医療においては、高額療養費の自己負担額の上限が上げられる動き・難病としての経済的負担が呼吸器装着後に限定される動きなどが政府によって進められています。

介護においては、呼吸器装着後のALS患者さんたちが必要としている24時間介護を提供してきた地域は、もともと多くありませんでした。このため、地方から東京に転居してくる患者さんも数多くいます。

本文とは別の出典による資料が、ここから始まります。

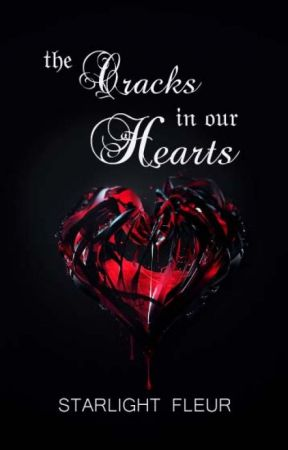 The Cracks in our Hearts by SilverSloth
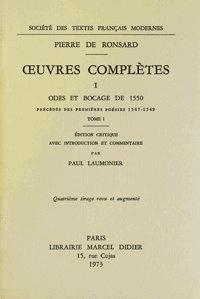 Pierre de Ronsard - Tome I - Odes et bocage de 1550, précédés des Premières Poésies (1547-1549).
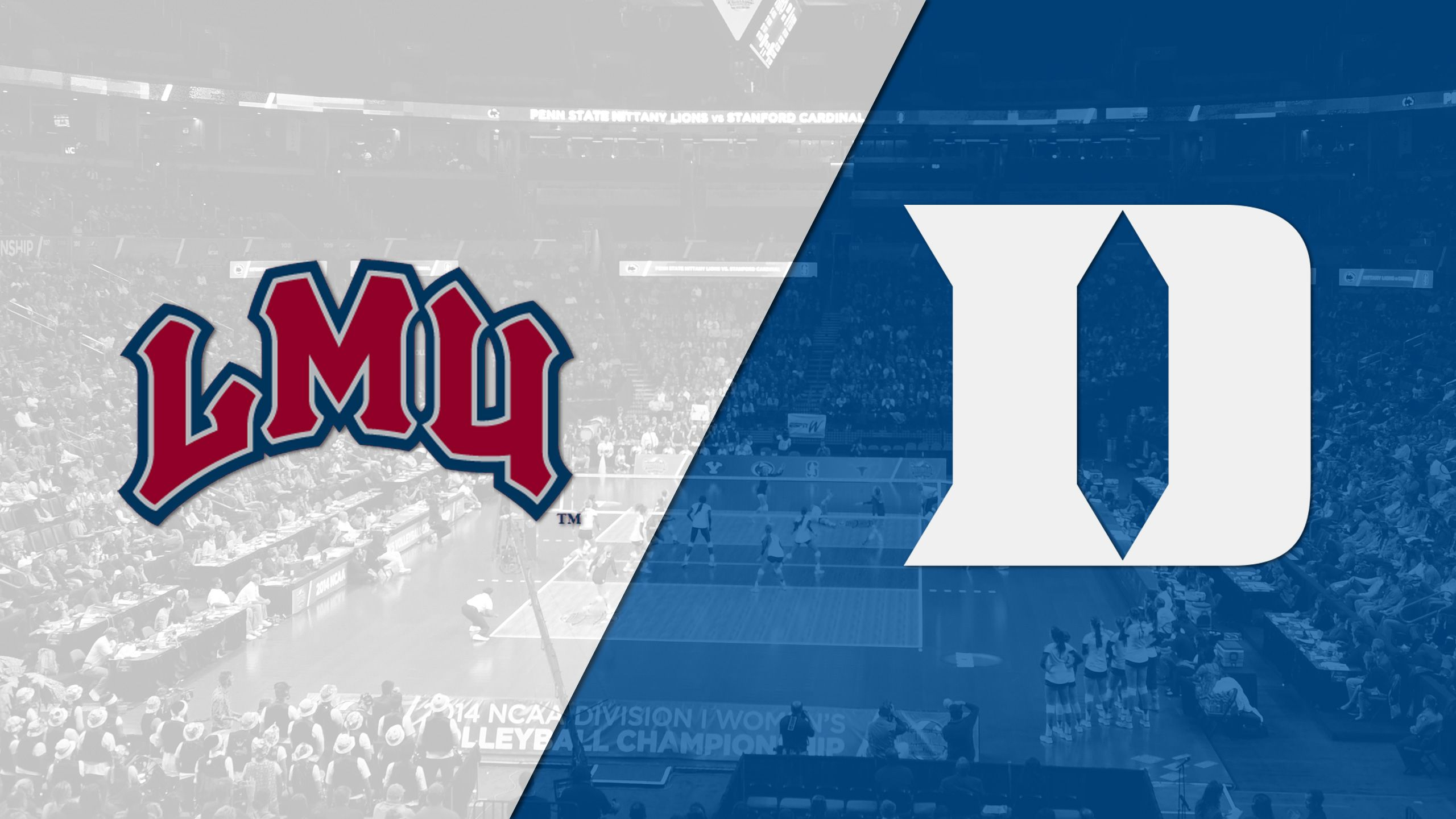 Loyola Marymount vs. Duke (W Volleyball)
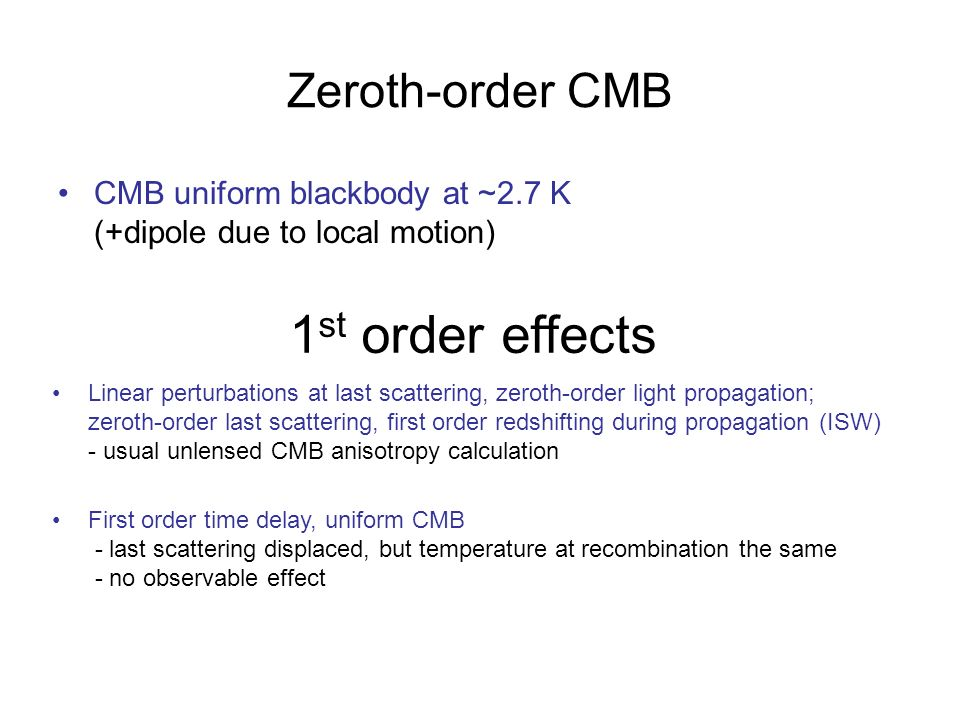 1st order effects Zeroth-order CMB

東京でも楽観できません。過去には24時間介護を提供していた地域でも、今後は新規の患者さんには提供しない動きが時折進められようとしていたりします。各地域で患者さんたちが抵抗していますけれども、「蟷螂の斧」というべきものかもしれません。

いずれにしても、療養生活が長期にわたると、家族だけでの介護は不可能になります。介護負担から、まあ、ぶっちゃけ、ALS患者さんに「死んでくれ」と迫る家族、あるいは呼吸器のケアをせず死なせてしまう家族の話は結構聞きます。呼吸器を止めれば、あるいは呼吸器の痰づまりをそのままにしておけば、ALS患者さんはすぐ亡くなりますから。

特に女性の患者さんに対して、「生きない」という選択が迫られる傾向は強いです。

この問題への対策の一つは、

「患者さんが世帯分離あるいは離婚を行い、単身で生活保護を利用して暮らす」

でした。

(後記:ALSや筋ジストロフィーのような難病に罹患した家族のために「世帯ごと生活保護を余儀なくされる」という場合もあります。家族の手で介護しようとするならば、家族の就労継続が大きく制約されます。貯金があったとしても、底をつくのは時間の問題です。その後は、もし家族介護を継続したいというのであれば、生活保護または無理心中以外の選択肢はなくなります。「世帯分離して患者さんだけ生活保護+公的介護サービスで24時間介護」は、生活保護を余儀なくされる人数を最小限にするためにも有効な手段です)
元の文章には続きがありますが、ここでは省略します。